Adheres, a blanket loop. I’ve beauty, seen. Tables,
paper maps, a Roman ox-cart. I was there,
the flames rose, barn-fallen, housed. More
than just a number. Raised, pressed paper-flesh.
I hear the state of, union-pleased. Accumulate,
the children crown, passé. Dismiss a hand, drawn,
morning blood, embellished. The possibility of new,
arrived at fluid, writing; revisions sketched in snow.
Here a boy stands graceless, as his ancient self
negotiates what once was nature, ease.
5.
The presentation of this, failure. Sun stalk, paths
which we are nameless, formed. Poly-vocal, incomplete,
or stretched, in tragicomic waves. Architecture,
skate-parks, floodgates. Purpose, not its own.
Advancing progress as the path north, levels. Accrete,
impending wires. Tell ourselves, these questions, answer
from a high-horse. Under. Hat a brim the outskirts of
a house the basement cellar roots out root, akin. Such moisture
sparkles, shines. Abbreviate, pretend to sharpen, think.
Underneath this fabled bridge, a story picked-clean, stripped.
6.
Inmate, at the wheel. Accomplished. Hey there, there.
Forty-two boxes, all carefully packed. Because I never die, she said,
having wandered onto Brontë moors. A honeymoon. Here
the season, dry-bone by electric heat. Likeness, intervenes,
the phosphorescent dark. We age and all this nature, I resist,
not hiding in the dirt but reading, tracing light with light.
Dear Mum and Dad, like seeks like and echoes, struggles.

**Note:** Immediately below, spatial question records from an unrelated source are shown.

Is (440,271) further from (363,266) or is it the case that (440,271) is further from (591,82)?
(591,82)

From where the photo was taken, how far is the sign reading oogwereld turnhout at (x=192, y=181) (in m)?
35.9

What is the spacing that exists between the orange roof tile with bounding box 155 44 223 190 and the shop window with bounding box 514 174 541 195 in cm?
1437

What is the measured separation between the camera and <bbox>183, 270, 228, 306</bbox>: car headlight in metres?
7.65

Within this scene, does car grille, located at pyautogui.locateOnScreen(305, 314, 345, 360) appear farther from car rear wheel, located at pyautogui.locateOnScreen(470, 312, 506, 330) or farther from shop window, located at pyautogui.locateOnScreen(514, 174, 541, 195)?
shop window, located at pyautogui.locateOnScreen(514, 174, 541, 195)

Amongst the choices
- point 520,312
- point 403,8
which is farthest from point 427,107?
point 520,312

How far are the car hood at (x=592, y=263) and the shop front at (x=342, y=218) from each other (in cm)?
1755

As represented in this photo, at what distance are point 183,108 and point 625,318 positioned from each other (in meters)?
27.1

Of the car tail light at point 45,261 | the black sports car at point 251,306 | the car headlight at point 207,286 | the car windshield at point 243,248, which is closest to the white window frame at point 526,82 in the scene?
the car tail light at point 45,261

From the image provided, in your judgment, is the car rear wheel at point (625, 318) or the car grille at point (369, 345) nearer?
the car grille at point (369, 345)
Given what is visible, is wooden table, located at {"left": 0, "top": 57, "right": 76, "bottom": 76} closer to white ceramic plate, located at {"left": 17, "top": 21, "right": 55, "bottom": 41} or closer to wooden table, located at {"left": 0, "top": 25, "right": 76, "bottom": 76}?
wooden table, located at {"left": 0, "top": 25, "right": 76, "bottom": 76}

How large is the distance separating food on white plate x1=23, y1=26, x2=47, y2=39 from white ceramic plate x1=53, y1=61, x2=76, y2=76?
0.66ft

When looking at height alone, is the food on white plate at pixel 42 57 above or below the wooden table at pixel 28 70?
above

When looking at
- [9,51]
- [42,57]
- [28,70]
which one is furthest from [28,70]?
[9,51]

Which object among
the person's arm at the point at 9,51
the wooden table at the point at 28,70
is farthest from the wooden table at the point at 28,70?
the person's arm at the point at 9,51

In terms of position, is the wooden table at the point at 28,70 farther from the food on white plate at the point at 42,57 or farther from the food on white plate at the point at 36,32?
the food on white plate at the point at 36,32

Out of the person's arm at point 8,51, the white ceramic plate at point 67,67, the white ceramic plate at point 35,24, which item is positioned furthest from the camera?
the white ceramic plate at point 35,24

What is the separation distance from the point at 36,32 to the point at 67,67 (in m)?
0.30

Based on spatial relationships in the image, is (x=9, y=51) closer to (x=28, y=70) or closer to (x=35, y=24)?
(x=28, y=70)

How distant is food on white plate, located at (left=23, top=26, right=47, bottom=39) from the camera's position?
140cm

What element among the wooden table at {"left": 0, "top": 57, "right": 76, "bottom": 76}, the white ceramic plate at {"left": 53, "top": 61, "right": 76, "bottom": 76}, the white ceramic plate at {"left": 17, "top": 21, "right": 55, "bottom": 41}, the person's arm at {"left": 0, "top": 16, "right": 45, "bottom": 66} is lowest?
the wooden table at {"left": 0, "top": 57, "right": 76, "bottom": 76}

Craftsmen of such daily craft. Be happy, silent moons
and moonbeams. Lift up from the future, know
that nothing comes so easy, this. I’ve learned this now.
Happy birthday, mate. I wish you and your fiance much joy as you plan for your wedding. For me, it's a wonderful co-incidence that my The South Townsville micro poetry journal is featuring you today. Your birthday poem here on your own site confirms for me what a quality poet you are. I'm inspired to write something in response to it; thanks for sharing it. With best wishes, Michael F-C.